Consider a Poisson process where the time between occurrences is random from a distribution with density function $f(t)$. Assume that we are at a random point in time $T$, so likely between two occurrences, say $O_1$ and $O_2$. Then my question is
What is the covariance between the length of $[O_1,T]$ and the length of $[T,O_2]$?
Thanks for any help.
Let $\tau$ be distribution of inter-arrival times and let $Z=O_2-O_1=O_2-T+(T-O_1)=Y+X$ where $X,Y|Z\sim Unif(0,Z)$. The probability of $T$ landing in an inter-arrival period of length $t$ is proportional to $tf_{\tau}(t)$, hence $$f_Z(t)=\frac {tf_{\tau}(t)}{\mu_\tau}$$
Then conditioning on $Z$ yields $$E(XY)-E(X)E(Y)=E(X(Z-X))-\frac 1 4 E(Z)^2=\frac 1 6E(Z^2)-\frac 1 4E(Z)^2=\frac 1 {\mu_\tau}(\frac {E(\tau^3) }6-\frac {E(\tau^2)^2}{4\mu_\tau})$$
at the same time $$var(X)=var(Y)=E(\frac 1 {12}Z^2)+var(\frac 1 2 Z)=\frac {E(\tau^3)}{12\mu_\tau}+\frac {E(\tau^3)} {4\mu_\tau}-\frac {E(\tau^2)^2}{4\mu^2_{\tau}}=\frac 1 {\mu_\tau}(\frac {E(\tau^3)}{3}-\frac{E(\tau^2)^2}{4\mu_{\tau}})$$ Hence correlation coefficient is
$$\rho=\frac{2E(\tau^3)E(\tau)-3E(\tau^2)^2}{4E(\tau^3)E(\tau)-3E(\tau^2)^2}=\frac {2\kappa\sigma^3\mu-\mu^4-3\sigma^4}{4\kappa\sigma^3\mu+6\sigma^2\mu^2+\mu^4-3\sigma^4}=\frac{2\kappa c_v-c_v^4-3}{4\kappa c_v+6c_v^2+c_v^4-3}<\frac 1 2$$ To check correctness, plug in $\sigma=0$ to get $\rho=-1$ as expected. For $\tau$ exponential, $\kappa=2$, $c_v=1$ and $\rho=0$ as expected.

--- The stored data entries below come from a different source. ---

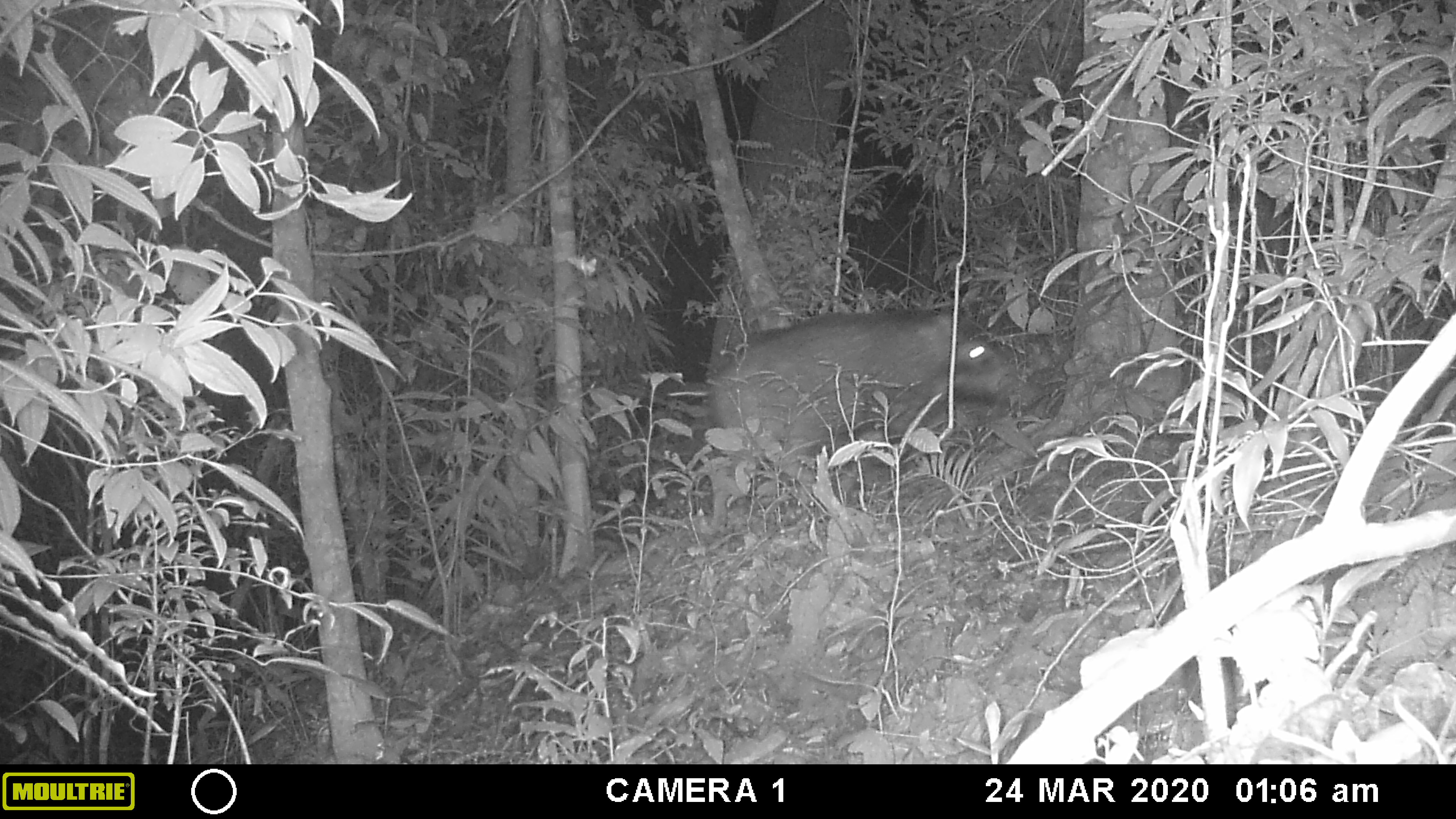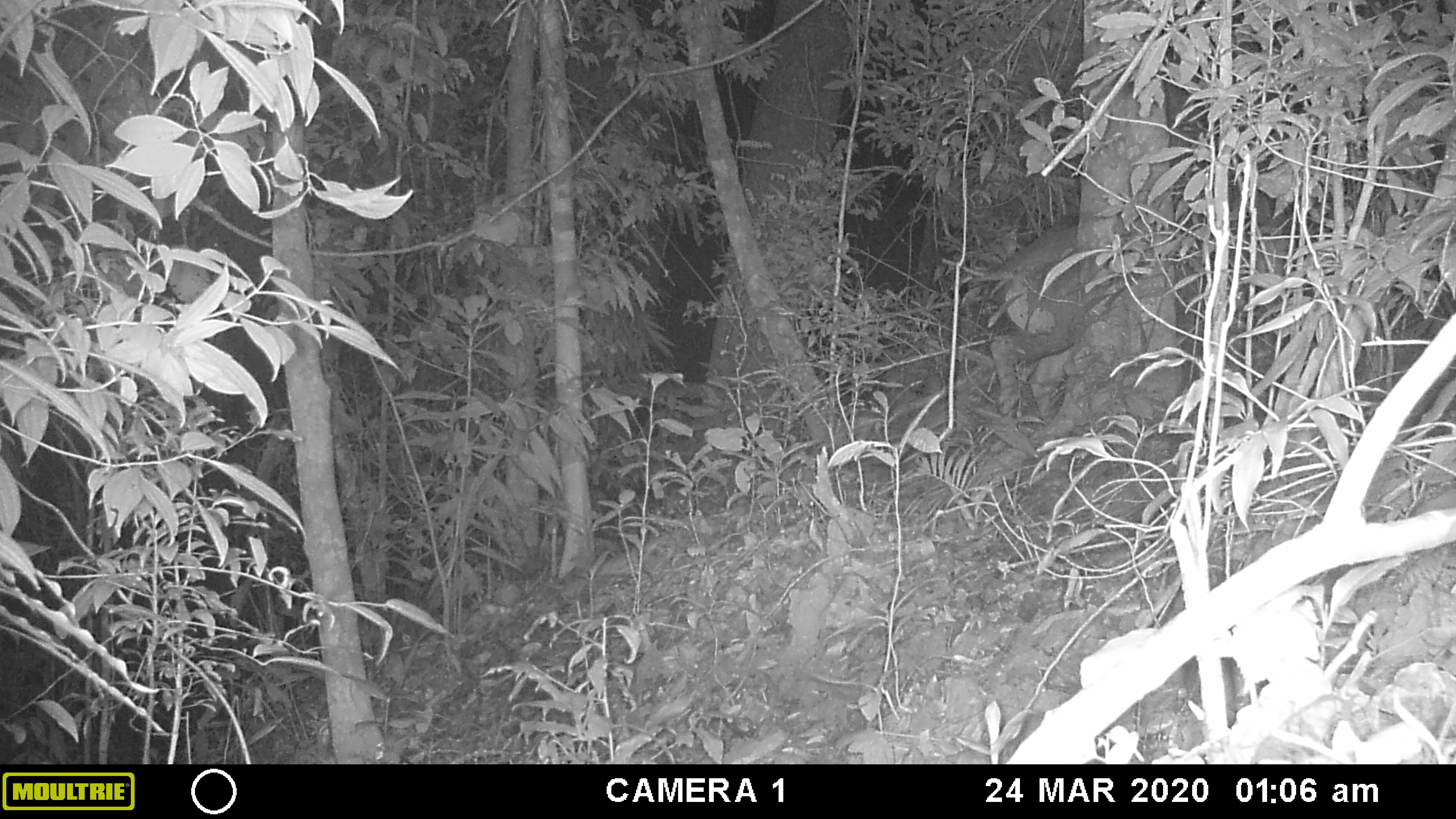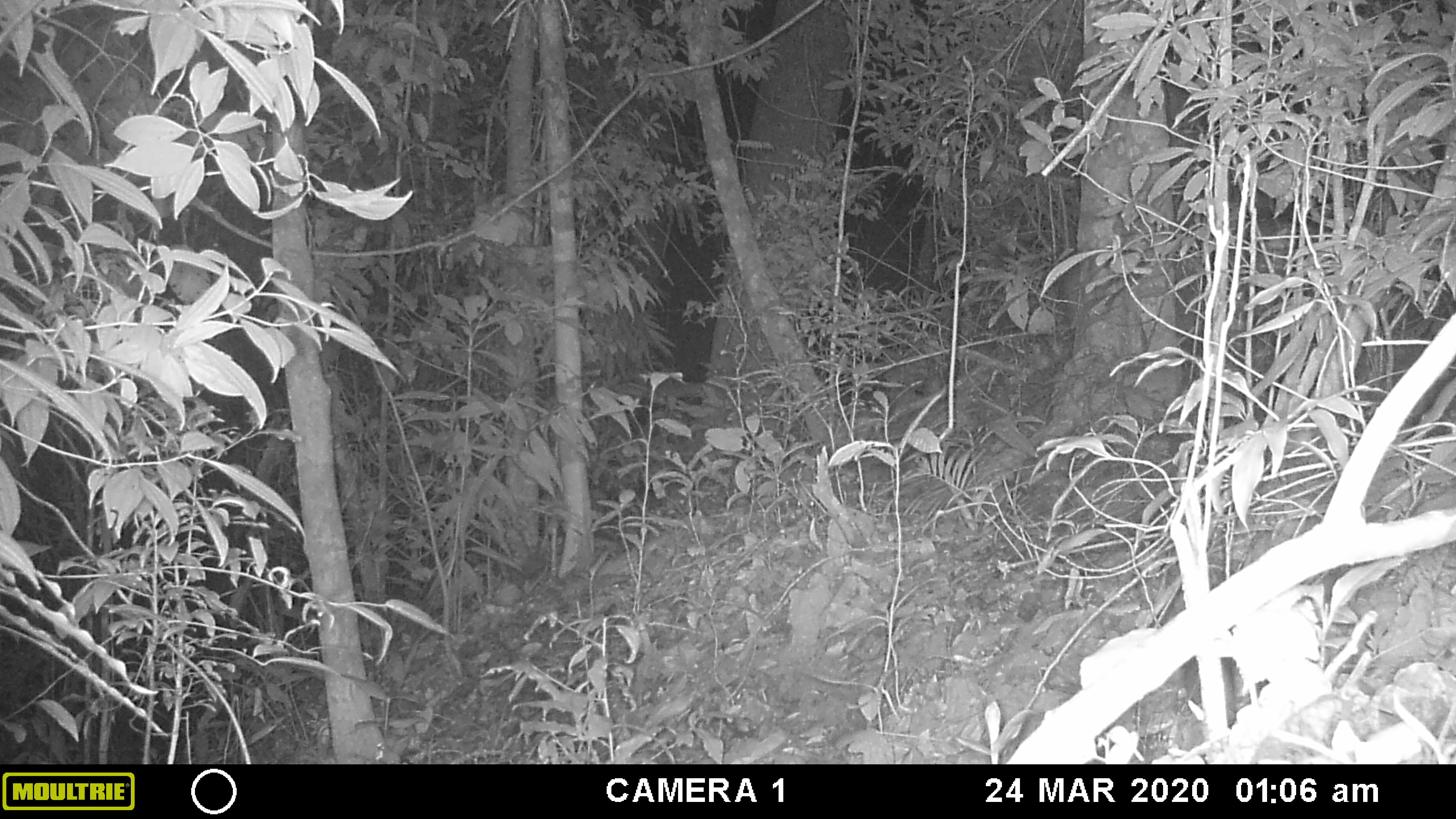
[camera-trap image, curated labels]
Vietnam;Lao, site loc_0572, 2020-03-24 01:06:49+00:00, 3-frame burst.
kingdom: Animalia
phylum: Chordata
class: Mammalia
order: Artiodactyla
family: Suidae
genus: Sus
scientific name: Sus scrofa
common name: eurasian wild pig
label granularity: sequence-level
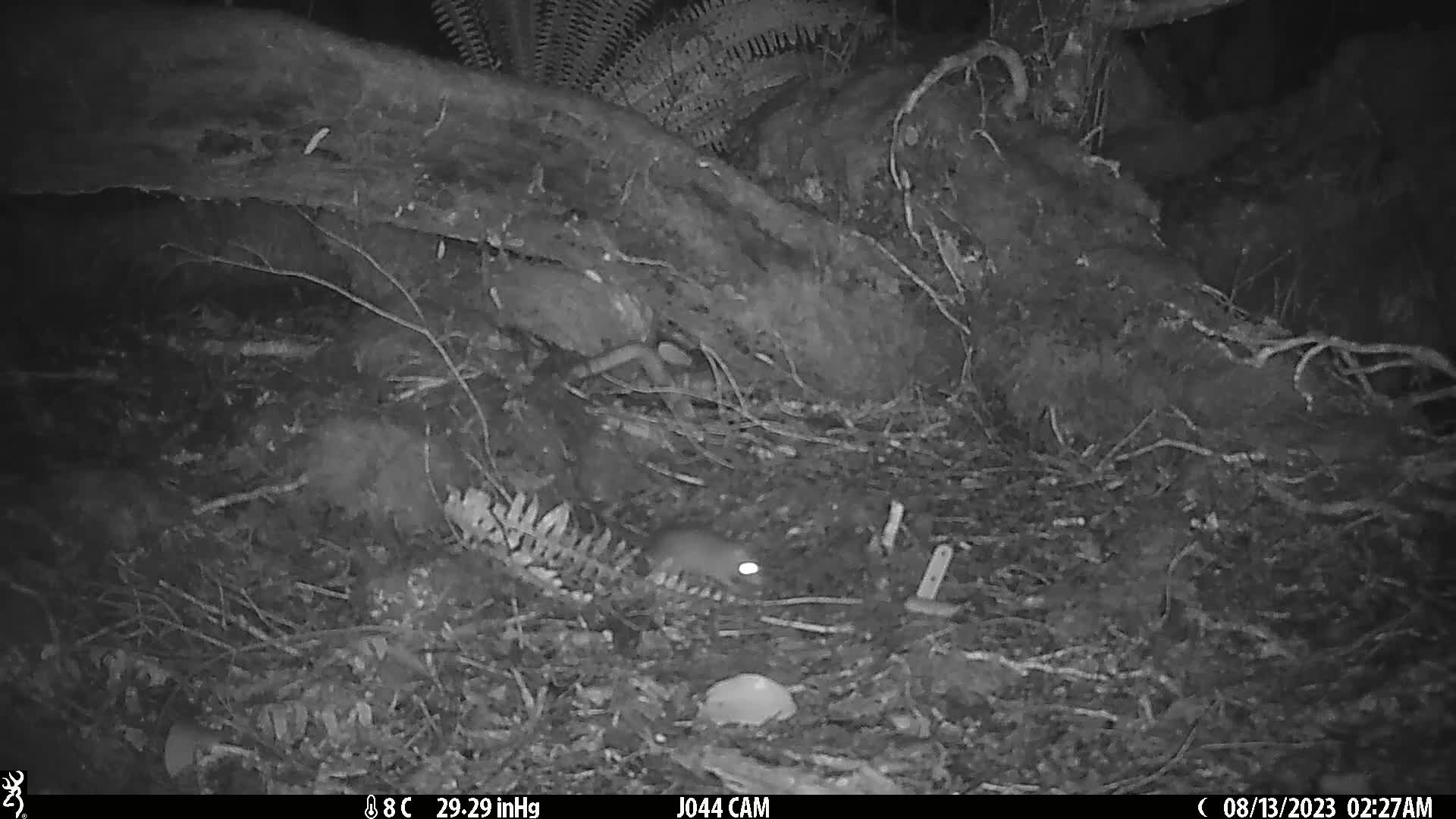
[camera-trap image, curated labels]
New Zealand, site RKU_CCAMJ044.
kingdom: Animalia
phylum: Chordata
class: Mammalia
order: Rodentia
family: Muridae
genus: Rattus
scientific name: Rattus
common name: rat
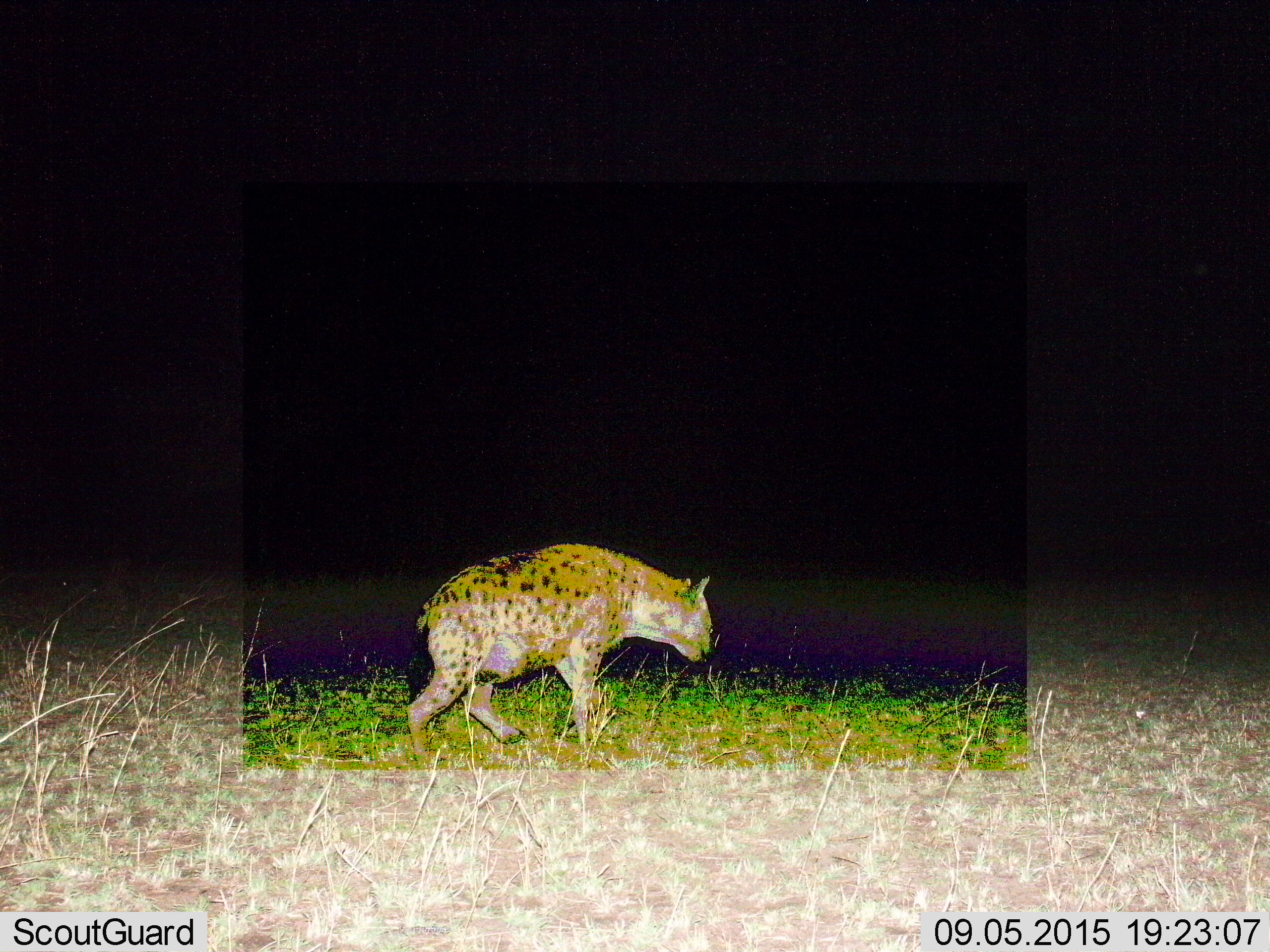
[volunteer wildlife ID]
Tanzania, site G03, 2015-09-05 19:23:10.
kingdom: Animalia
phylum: Chordata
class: Mammalia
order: Carnivora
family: Hyaenidae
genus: Crocuta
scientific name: Crocuta crocuta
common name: spotted hyena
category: hyenaspotted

We also see that by making $\kappa$ large we can approach $\rho = \frac 1 2$, but for $\kappa=0$, $\rho<0$ - as expected.
Since $\rho\ge -1$, we also get probabilistic proof that $$E(\tau^2)^2\le E(\tau^3)E(\tau)$$ for non-negative $\tau$.